Based on one of your examples, I was able to run face detection (without GStreamer) with retinaface_mobilenet_v1, lightface_slim, scrfd_500m, scrfd_2.5g or scrfd_10g.
However I’m confused by the output.
For example retinaface_mobilenet_v1:
Glad to hear you’ve got face detection running on multiple models! Let’s clarify the confusion around the output layers and shapes for the retinaface_mobilenet_v1 model.
Output Layer Interpretation:
The layer ‘retinaface_mobilenet_v1/conv25’ with shape (23, 40, 20) is an output feature map, not the final bounding boxes or keypoints. In face detection models like RetinaFace, outputs typically represent:
Location (bbox) predictions
Face detection confidence scores
Landmark predictions (eyes, nose, mouth, etc.)
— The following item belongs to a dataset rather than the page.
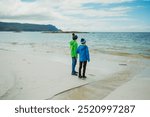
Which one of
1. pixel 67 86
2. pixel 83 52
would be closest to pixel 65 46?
pixel 83 52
The (23, 40, 20) shape can be seen as a grid: 23x40 is a downscaled spatial map of your original input image, and 20 likely combines information for multiple anchor boxes and features.
Post-Processing:
These raw outputs need post-processing, including:
Decoding bounding box coordinates
Applying Non-Maximum Suppression (NMS) to filter overlapping detections
Interpreting landmark and confidence scores
The numbers you see are raw feature map values, not direct x, y coordinates for bounding boxes. You’ll need to apply specific post-processing steps (usually found in model documentation or example code) to get final bounding boxes and landmarks.
Input vs Output Shape:
Your input shape (736, 1280, 3) is processed through multiple network layers, which downscale spatial dimensions and increase feature channel depth, resulting in outputs like (23, 40, 20). This downscaling is common in convolutional networks for efficiency and to capture larger features.
Let me know if you need help with post-processing or want more details on the specific outputs!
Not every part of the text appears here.